Mosk also criticized high court decisions on the constitutional separation of church and state, saying some rulings "have not been a model of clarity." He noted that several state courts have been more strict in enforcing the separation of religion and government--and he reproved Reagan for supporting efforts to allow organized prayer in schools.
"Since the President cannot seem to understand why prayers are inappropriate in public schools, I predict this issue will require future state constitutional considerations," Mosk said.
The justice listed a number of legal areas where state courts, asserting independent state constitutional grounds, have accorded their citizens greater liberties and protections than required under high court interpretations of the U.S. Constitution.

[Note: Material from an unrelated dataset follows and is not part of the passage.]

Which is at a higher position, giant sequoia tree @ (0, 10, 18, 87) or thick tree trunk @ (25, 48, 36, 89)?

The high court allows law enforcement authorities to examine individual or corporate bank records without a warrant--but California and other states do not authorize that practice, he observed.
Similarly, the U.S. Supreme Court has not recognized education as a "fundamental right"--but California and other states have done so in a series of decisions requiring greater uniformity in school district financing, he said.
Mosk said the increasing trend toward state court independence has given new meaning to the term "states' rights," which a few decades ago symbolized a Southern backlash against the school desegregation rulings of the U.S. Supreme Court.
"There was a time when states' rights were associated with Orval Faubus and George Wallace barring the entrance of blacks to public schools," Mosk said.
"We are long past that confrontational period. Today, states' rights are associated with increased, not lessened, individual guarantees."